- **Instruções do exercício**:
**A.** Segundo o texto para análise abaixo, por que Evangeline está sendo obrigada pelo pai a se casar? Explique em até três frases.
**B.** De acordo com o texto para análise abaixo, que lugar Hector Callum ocupa na sucessão do trono?

- **Texto para análise**:
☆ ☆ ☆ ☆ ☆
Na Londres do século XVIII,
uma jovem dama encanta a sociedade: Evangeline Bennet, filha de Julian Bennet
(o braço direito do rei) e agora noiva de Hector Callum, o arrogante e
riquíssimo terceiro na sucessão do trono.
Como boas histórias não são
feitas de felicidade e contentamento há, obviamente, um grande problema aqui –
Evangeline não quer se casar. Como era comum na época, ela está sendo obrigada
por seu pai, que quer se ver logo livre da maior lembrança da esposa morta, que
o é não só por seus atributos físicos, mas também por seus dons: uma espécie de
bruxa, a garota controla os quatro elementos.
O que já seria por si só
complicado por ser extraordinário e condenável (sobretudo para a época) se
torna ainda pior com um estranho atentado a vida do rei, onde o assassino se
dissolveu em ossos a sua frente. Uma outra caça as bruxas se inicia na capital
inglesa, e Evangeline, graças a seu pai, pode se tornar um de seus alvos.
☆ ☆ ☆ ☆ ☆
- **Seção de dados**:
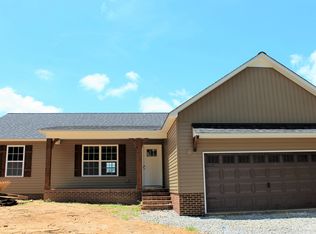 1511 Bay View Dr, Cookeville, TN 38506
☆ ☆ ☆ ☆ ☆
- **Gabarito**:
**A.** O pai quer se ver logo livre da maior lembrança da esposa morta, que é a própria Evangeline. Ela lembra a mãe não só pelos atributos físicos, mas também pelos dons.

**B.** Ele é o terceiro na sucessão do trono.